REQUIREMENTS:
Can you repeat back, unchanged, the records that begin at the line containing "Examining the photo" and stop after the line containing "3.89 metres"?
○ ○ ○ ○ ○
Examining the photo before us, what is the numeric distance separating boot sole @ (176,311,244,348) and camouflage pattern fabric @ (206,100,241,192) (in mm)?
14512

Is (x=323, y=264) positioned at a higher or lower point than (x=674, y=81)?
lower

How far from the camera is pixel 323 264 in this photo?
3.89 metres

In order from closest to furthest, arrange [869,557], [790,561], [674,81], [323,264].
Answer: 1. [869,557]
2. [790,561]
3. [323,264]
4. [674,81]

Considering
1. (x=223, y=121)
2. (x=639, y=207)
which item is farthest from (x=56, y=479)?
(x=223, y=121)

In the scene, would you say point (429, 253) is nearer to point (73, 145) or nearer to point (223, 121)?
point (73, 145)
○ ○ ○ ○ ○
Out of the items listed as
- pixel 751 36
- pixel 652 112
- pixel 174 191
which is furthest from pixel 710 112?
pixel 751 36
○ ○ ○ ○ ○
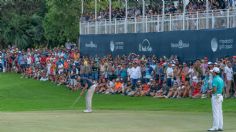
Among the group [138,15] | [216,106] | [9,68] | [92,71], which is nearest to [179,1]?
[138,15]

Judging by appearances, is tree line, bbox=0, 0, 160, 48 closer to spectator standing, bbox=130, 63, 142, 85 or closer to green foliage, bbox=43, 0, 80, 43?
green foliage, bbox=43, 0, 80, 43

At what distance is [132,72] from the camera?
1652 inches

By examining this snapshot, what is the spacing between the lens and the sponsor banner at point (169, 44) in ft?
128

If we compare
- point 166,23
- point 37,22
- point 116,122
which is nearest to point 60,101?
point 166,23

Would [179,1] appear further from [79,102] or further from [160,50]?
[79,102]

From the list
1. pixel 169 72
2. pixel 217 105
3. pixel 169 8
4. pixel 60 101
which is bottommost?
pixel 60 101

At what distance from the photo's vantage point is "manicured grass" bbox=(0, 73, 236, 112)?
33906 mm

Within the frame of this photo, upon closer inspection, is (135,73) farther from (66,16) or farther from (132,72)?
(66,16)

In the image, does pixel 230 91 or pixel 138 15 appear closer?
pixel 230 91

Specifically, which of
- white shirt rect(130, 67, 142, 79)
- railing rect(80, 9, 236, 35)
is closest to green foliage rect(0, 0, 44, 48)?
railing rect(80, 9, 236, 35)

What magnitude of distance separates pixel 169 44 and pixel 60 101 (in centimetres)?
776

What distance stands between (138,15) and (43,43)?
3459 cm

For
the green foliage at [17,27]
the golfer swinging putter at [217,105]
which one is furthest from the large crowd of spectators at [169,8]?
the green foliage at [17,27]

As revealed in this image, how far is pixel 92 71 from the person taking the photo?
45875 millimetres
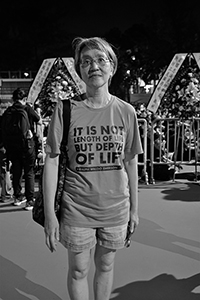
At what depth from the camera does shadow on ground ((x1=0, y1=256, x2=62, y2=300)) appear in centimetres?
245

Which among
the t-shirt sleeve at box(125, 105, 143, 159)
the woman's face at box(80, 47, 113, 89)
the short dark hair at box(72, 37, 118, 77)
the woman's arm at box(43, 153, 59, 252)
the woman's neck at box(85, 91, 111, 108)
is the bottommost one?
○ ○ ○ ○ ○
TASK RESPONSE:
Examining the photo before us, what is the numeric distance separating boot sole @ (176,311,244,348) and camouflage pattern fabric @ (206,100,241,192) (in mm)?
14512

Is (x=323, y=264) positioned at a higher or lower point than (x=674, y=81)?
lower

How far from the camera is pixel 323 264 in this photo?
3.89 metres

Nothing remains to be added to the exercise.